Si nos vies et nos gouvernements sont de plus en plus médiocres en raison des décisions que nous prenons librement, sommes-nous réellement les consommateurs et les électeurs les mieux placés pour décider de ce qui est le mieux pour nous ? Et si ce n’est pas le cas, qui doit déterminer, et selon quels critères, quel contenu nous voyons ou combien de temps nous passons avec nos téléphones portables ? C’est la question centrale à laquelle nous devrons faire face au XXIe siècle, et la réponse ne sera pas simple. Je n’ai jamais été favorable à ce qu’on oblige quiconque à mener une vie parfaite, ni à interdire l’utilisation des réseaux, car en fin de compte, les gens ont le droit de faire des erreurs et d’être malheureux s’ils le souhaitent. Mais je pense que nous devons sérieusement nous demander si le système dans lequel nous vivons nous aide réellement à développer la capacité de prendre des décisions qui nous profitent à long terme, ou s’il profite simplement de nos faiblesses.
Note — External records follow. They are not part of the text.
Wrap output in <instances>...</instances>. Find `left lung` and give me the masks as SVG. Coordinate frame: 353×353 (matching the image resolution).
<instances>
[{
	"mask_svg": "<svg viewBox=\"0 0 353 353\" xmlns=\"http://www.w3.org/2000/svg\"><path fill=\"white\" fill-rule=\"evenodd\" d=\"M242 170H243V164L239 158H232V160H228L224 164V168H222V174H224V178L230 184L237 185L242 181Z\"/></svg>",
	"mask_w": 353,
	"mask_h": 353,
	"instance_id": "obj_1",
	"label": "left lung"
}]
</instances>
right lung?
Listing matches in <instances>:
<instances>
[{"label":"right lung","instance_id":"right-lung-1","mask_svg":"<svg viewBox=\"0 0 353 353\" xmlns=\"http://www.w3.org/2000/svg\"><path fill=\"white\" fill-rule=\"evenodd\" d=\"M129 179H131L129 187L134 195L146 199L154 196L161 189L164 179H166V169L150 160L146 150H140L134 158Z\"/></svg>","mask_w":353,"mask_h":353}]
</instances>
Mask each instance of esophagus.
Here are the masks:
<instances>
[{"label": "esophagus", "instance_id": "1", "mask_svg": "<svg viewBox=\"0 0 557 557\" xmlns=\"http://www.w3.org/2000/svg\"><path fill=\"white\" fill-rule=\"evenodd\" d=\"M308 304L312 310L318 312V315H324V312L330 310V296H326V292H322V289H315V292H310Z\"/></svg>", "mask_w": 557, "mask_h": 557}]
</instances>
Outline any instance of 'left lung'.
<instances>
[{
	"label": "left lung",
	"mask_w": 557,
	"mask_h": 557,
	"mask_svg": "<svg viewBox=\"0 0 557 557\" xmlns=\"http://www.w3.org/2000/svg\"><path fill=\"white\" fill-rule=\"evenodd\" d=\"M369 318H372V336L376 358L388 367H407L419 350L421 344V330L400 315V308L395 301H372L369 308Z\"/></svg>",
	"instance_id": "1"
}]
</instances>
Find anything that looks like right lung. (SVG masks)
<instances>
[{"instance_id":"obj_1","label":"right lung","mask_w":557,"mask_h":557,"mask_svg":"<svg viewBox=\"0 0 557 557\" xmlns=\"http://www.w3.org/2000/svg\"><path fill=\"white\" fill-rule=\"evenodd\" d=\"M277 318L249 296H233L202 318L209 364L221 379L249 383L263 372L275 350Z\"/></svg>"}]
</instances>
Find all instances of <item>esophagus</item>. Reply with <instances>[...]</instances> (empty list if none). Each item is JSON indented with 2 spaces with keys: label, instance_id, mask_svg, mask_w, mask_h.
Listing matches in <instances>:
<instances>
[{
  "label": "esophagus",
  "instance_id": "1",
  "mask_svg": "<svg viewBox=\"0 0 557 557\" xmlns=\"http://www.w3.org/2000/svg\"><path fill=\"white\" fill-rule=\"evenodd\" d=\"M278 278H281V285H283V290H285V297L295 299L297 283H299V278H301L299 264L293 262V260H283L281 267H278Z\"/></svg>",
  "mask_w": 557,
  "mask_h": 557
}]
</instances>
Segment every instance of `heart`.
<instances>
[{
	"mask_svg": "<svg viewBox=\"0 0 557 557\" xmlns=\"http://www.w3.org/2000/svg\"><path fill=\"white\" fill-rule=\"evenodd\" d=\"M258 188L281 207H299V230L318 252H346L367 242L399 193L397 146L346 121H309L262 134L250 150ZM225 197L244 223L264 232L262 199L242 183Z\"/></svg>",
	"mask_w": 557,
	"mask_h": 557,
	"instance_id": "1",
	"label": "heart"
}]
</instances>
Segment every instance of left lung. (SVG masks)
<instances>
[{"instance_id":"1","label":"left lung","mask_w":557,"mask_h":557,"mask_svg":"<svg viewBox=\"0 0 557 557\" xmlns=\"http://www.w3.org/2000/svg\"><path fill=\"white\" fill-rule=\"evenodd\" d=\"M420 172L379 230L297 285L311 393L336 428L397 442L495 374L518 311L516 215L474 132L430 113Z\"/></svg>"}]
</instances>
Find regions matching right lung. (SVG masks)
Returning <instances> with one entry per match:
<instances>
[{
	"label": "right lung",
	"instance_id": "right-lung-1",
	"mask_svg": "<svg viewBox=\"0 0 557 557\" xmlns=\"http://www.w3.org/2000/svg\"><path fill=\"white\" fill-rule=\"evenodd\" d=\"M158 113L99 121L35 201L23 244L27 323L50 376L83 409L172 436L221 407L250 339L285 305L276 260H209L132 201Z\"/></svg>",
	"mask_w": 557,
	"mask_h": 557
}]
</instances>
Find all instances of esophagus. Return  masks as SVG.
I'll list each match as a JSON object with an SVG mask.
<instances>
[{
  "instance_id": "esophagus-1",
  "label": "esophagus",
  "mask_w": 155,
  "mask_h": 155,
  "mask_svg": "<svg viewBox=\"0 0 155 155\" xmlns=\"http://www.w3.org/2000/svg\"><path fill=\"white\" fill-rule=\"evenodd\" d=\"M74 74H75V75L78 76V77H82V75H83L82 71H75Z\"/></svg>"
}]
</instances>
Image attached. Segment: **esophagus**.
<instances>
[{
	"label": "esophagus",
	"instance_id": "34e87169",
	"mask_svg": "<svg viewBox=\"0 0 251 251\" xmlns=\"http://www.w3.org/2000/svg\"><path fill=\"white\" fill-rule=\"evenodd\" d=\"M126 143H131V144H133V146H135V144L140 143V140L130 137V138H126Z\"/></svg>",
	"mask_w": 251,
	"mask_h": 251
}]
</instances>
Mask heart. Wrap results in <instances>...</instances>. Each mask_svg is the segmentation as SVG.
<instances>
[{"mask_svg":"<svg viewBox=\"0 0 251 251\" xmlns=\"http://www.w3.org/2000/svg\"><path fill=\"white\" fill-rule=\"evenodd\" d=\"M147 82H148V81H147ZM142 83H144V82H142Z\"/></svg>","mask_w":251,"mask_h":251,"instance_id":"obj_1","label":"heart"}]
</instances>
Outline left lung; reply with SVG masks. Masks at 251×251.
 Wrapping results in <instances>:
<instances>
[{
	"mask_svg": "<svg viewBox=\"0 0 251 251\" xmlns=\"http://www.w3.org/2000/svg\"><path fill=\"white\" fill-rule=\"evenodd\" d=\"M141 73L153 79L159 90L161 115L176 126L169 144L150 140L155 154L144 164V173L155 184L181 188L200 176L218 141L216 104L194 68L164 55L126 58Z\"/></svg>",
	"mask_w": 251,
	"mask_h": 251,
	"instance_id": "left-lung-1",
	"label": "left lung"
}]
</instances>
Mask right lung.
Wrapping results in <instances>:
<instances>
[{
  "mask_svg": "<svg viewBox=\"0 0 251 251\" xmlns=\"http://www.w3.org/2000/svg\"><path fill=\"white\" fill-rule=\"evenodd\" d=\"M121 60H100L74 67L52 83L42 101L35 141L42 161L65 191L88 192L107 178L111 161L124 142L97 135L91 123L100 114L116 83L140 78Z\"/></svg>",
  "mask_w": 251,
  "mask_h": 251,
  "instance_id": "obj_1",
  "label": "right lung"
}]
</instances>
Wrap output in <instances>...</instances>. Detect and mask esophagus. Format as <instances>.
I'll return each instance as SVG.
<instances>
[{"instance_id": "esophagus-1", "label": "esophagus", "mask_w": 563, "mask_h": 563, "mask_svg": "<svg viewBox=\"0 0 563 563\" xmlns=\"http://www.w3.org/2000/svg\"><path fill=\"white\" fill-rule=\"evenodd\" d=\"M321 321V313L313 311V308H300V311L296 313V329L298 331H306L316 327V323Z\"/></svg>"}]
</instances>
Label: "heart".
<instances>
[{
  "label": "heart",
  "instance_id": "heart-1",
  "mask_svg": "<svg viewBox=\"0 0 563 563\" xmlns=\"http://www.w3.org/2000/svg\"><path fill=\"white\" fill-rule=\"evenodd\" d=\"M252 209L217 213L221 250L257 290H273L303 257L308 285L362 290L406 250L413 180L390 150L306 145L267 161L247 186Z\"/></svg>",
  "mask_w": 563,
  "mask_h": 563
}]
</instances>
Interférer dans le jugement personnel des gens ne s’est jamais bien passé pour nous dans le passé, mais nous devons être très conscients qu’il n’y a pas de retour en arrière possible : si nous ne prenons pas nous-mêmes les rênes du progrès, les algorithmes le prendront, ils l’ont déjà fait, et À notre connaissance, le seul véritable objectif de ces plateformes aujourd’hui est de générer des profits pour leurs propriétaires, sans rien avoir à voir avec notre bien-être ou celui de nos citoyens.